[BEGIN SUPPLIED TEXT]

Inferring typing behaviour: I


In [ ]:
import numpy as np
import sklearn.datasets, sklearn.linear_model, sklearn.neighbors
import sklearn.manifold, sklearn.cluster
import matplotlib.pyplot as plt
import seaborn as sns
import sys, os, time
import scipy.io.wavfile, scipy.signal
import pymc as mc
import cv2
%matplotlib inline
import matplotlib as mpl
mpl.rcParams['figure.figsize'] = (18.0, 10.0)

In [ ]:
%%javascript
IPython.OutputArea.auto_scroll_threshold = 9999;

Topic purpose

This section will cover probabilistic inference. Rather than learning a single set of parameters by optimisation, we can model probability distributions over possible models that might be compatible with our data. We'll use Monte Carlo sampling to make it simple and easy (if not very efficient) to work with probabilistic models. We will use these approaches to model typing behaviour at the keystroke level, and both make predictions given some data ("how likely is it that this sequence was typed by user X?") and quantify how much confidence we have in those models.

Outline

In the next two hours, we will:

[Part I]

[Part II]


Keystroke modelling

Specifically, we'll look at inter-key timing data, that you have all been collecting from your notebooks today. This dataset is very simple. It captures a sequence of key events and their timing.

This is enough to answer some interesting questions; for example, can we detect which user is typing based on the distribution of inter-key times? Or more precisely, can we infer a probability distribution over users that might be generating a timing sequence and update that as we see more keystrokes?

Alternatively, we could see if the type of key hit (e.g. space versus letter, or left side versus right side) influences the timing of the next keystroke, and build a predictive model to infer the likely next time to key impact.

[END SUPPLIED TEXT]

#### [PROBLEM SET]
1. In the notes on inferring typing behavior, what kind of sampling will be used to work with probabilistic models?
2. Count the lines in the records that contain the string "shoes", with case counting, and give only the number.

[BEGIN RECORDS SUPPLIED]

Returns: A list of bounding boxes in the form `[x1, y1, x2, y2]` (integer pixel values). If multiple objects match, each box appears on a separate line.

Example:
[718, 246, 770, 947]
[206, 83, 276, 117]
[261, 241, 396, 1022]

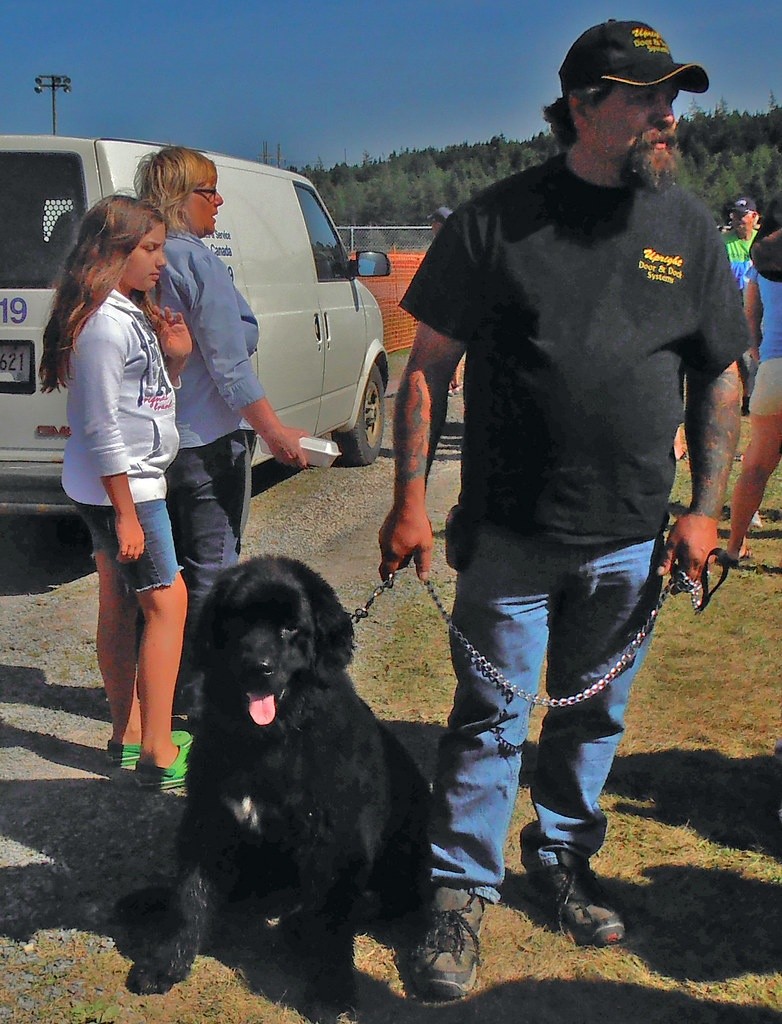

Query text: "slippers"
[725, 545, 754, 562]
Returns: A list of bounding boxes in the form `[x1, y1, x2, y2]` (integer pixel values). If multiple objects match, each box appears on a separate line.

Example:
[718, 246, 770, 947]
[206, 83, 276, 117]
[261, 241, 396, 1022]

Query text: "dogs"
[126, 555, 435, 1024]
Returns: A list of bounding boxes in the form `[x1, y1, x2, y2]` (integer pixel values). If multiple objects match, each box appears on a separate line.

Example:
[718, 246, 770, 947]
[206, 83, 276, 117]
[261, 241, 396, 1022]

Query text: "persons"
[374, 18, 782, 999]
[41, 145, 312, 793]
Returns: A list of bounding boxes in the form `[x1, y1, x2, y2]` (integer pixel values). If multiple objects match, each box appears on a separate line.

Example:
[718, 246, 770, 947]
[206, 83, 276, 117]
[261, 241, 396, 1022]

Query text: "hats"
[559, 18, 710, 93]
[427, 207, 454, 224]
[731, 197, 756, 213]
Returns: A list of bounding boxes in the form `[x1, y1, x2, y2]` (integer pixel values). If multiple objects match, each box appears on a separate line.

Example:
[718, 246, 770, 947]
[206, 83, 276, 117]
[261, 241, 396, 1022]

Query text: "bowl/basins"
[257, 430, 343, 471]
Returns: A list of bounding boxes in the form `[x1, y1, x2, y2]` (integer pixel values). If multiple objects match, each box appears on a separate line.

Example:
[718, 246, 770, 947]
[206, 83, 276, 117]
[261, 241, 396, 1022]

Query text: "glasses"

[END RECORDS SUPPLIED]
[BEGIN RECORDS SUPPLIED]

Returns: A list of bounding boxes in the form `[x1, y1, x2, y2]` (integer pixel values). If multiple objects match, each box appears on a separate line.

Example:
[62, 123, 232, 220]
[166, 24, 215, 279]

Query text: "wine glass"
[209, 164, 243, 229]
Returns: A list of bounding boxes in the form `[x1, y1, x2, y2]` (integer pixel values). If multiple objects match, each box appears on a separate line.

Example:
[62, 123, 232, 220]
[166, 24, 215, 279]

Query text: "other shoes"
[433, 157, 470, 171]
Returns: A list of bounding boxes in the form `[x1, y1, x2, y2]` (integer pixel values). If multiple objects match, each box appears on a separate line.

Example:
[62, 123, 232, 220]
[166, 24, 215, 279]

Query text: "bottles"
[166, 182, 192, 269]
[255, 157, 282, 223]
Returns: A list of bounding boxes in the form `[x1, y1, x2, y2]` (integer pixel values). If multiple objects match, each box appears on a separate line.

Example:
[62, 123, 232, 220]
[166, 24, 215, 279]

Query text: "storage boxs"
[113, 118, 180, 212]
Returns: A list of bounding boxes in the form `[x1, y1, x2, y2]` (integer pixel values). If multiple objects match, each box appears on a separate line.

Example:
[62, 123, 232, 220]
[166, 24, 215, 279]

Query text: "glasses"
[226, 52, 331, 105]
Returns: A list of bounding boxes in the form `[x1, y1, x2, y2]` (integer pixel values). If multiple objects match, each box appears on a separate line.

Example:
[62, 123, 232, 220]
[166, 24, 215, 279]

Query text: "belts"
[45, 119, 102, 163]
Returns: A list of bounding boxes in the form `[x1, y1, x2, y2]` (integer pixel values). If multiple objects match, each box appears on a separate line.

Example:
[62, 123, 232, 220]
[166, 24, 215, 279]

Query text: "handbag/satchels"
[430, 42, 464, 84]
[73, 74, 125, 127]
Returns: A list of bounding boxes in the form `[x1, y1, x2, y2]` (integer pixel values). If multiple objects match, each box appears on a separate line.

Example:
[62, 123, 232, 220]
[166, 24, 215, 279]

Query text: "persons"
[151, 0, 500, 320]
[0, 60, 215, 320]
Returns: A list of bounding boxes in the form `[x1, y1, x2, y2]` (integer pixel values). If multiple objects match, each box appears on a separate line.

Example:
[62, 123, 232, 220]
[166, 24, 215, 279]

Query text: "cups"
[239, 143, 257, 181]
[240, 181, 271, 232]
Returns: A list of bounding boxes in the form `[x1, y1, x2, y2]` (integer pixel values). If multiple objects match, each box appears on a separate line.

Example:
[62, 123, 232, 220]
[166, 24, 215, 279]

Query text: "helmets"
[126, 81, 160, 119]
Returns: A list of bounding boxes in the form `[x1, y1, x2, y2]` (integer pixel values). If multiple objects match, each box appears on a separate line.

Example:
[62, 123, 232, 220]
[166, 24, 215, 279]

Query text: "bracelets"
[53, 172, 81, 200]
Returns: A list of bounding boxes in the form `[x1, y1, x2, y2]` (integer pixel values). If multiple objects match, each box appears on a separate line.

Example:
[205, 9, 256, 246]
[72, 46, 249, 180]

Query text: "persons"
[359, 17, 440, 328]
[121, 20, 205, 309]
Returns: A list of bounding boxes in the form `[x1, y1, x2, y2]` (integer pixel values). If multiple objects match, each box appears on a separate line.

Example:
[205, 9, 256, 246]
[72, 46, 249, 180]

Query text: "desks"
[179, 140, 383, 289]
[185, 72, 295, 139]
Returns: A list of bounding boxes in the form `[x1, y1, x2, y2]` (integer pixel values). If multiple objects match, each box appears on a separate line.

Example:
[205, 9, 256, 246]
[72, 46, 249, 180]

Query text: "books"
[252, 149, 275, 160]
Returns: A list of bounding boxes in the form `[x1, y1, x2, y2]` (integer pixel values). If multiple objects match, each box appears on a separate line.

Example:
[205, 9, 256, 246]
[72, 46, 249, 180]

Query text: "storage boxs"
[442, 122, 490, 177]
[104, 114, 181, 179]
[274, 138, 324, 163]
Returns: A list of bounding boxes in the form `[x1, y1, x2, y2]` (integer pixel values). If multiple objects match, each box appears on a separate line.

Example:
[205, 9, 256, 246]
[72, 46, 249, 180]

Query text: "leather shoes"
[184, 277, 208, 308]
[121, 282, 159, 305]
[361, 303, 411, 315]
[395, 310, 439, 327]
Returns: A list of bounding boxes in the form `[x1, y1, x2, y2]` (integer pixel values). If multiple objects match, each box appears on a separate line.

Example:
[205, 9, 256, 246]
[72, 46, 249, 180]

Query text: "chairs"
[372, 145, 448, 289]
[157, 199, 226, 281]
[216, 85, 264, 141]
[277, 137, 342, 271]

[END RECORDS SUPPLIED]
[BEGIN RECORDS SUPPLIED]

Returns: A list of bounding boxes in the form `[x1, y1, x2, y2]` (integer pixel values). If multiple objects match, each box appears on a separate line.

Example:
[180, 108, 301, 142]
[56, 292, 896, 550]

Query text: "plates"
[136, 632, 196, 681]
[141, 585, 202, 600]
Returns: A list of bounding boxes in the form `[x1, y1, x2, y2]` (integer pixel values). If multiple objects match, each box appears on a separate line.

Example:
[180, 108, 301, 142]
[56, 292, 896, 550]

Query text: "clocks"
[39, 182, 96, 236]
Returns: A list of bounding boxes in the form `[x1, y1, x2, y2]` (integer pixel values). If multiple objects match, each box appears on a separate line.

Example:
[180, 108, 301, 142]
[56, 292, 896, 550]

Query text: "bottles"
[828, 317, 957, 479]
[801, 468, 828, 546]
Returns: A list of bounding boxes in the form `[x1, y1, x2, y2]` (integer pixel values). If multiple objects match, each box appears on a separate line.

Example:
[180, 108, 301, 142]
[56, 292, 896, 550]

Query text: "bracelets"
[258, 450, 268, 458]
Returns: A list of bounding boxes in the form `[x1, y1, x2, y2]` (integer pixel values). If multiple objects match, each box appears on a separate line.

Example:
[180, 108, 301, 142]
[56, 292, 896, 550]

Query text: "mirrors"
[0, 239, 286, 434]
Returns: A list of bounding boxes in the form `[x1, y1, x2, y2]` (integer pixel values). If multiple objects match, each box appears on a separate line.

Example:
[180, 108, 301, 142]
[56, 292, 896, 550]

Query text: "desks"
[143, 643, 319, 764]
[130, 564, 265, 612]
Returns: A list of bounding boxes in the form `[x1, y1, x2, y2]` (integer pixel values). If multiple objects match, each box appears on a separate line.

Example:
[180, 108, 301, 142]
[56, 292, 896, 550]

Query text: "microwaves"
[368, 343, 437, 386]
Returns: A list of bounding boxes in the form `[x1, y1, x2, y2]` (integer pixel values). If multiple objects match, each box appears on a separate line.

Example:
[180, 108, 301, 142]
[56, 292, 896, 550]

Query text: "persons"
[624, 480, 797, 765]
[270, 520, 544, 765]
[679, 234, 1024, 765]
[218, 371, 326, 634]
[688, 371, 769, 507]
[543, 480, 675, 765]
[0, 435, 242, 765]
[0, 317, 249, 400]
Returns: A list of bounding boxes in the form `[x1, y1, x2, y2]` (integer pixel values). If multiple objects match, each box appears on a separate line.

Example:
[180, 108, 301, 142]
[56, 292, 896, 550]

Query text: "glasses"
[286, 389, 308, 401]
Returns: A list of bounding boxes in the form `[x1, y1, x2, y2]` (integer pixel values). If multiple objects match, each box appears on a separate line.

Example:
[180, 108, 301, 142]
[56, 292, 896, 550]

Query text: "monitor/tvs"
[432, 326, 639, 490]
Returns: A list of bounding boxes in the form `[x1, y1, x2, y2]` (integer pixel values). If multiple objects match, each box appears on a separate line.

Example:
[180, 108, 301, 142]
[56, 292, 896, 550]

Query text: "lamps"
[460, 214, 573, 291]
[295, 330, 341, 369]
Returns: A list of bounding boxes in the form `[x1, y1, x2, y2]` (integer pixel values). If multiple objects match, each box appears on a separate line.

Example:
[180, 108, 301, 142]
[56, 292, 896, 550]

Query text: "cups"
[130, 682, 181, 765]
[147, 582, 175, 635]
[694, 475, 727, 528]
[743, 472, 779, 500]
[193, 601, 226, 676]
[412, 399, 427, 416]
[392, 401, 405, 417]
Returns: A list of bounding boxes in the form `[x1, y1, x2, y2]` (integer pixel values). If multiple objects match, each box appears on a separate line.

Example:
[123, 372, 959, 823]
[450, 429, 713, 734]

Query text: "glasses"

[END RECORDS SUPPLIED]

#### [RESULTS]
1. Monte Carlo sampling.

2. 2